== STORED RECORDS ==
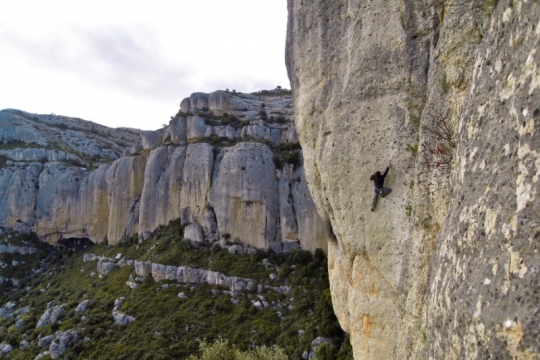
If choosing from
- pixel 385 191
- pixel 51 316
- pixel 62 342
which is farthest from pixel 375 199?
pixel 51 316

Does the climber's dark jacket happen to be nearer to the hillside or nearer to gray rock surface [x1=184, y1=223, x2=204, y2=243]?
the hillside

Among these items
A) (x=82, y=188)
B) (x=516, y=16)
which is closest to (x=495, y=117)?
(x=516, y=16)

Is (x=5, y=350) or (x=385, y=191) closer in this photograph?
(x=385, y=191)

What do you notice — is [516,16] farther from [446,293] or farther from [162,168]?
[162,168]

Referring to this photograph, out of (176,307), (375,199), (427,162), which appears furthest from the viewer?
(176,307)

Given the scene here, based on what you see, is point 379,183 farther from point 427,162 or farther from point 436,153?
point 436,153

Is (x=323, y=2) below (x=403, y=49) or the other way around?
the other way around

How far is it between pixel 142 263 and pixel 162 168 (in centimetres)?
1223

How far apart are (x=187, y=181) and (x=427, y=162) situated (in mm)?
32675

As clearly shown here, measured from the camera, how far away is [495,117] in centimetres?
362

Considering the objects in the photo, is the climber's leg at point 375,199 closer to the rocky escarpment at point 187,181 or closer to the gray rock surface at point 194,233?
the rocky escarpment at point 187,181

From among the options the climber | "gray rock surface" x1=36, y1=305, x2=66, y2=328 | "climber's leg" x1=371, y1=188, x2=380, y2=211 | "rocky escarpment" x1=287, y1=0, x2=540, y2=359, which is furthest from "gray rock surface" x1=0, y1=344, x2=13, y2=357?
the climber

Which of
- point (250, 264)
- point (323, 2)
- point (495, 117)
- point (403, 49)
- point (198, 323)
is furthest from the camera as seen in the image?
point (250, 264)

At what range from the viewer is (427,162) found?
6.17 meters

== DIRECTIVE ==
Arrange every line of the entries above as a numbered list, skipping the blank lines and leaving out the pictures.

== RIGHT ANSWER ==
1. If choosing from
2. - pixel 385 191
3. - pixel 51 316
4. - pixel 62 342
5. which is farthest from pixel 375 199?
6. pixel 51 316
7. Does the climber's dark jacket happen to be nearer to the hillside or nearer to gray rock surface [x1=184, y1=223, x2=204, y2=243]?
8. the hillside
9. Among these items
10. A) (x=82, y=188)
11. B) (x=516, y=16)
12. which is closest to (x=495, y=117)?
13. (x=516, y=16)
14. Is (x=5, y=350) or (x=385, y=191) closer in this photograph?
15. (x=385, y=191)
16. What do you notice — is [516,16] farther from [446,293] or farther from [162,168]?
17. [162,168]
18. Referring to this photograph, out of (176,307), (375,199), (427,162), which appears furthest from the viewer?
19. (176,307)
20. Given the scene here, based on what you see, is point 379,183 farther from point 427,162 or farther from point 436,153?
21. point 436,153
22. Is (x=323, y=2) below (x=403, y=49) or the other way around?
23. the other way around
24. How far is it between pixel 142 263 and pixel 162 168 (in centimetres)?
25. 1223
26. How far apart are (x=187, y=181) and (x=427, y=162) situated (in mm)?
27. 32675
28. As clearly shown here, measured from the camera, how far away is [495,117] in centimetres?
29. 362
30. Considering the objects in the photo, is the climber's leg at point 375,199 closer to the rocky escarpment at point 187,181 or closer to the gray rock surface at point 194,233?
31. the rocky escarpment at point 187,181
32. From among the options the climber | "gray rock surface" x1=36, y1=305, x2=66, y2=328 | "climber's leg" x1=371, y1=188, x2=380, y2=211 | "rocky escarpment" x1=287, y1=0, x2=540, y2=359, which is furthest from "gray rock surface" x1=0, y1=344, x2=13, y2=357?
33. the climber
34. Which of
35. - point (250, 264)
36. - point (323, 2)
37. - point (495, 117)
38. - point (403, 49)
39. - point (198, 323)
40. is furthest from the camera as seen in the image?
41. point (250, 264)
42. At what range from the viewer is (427,162) found?
43. 6.17 meters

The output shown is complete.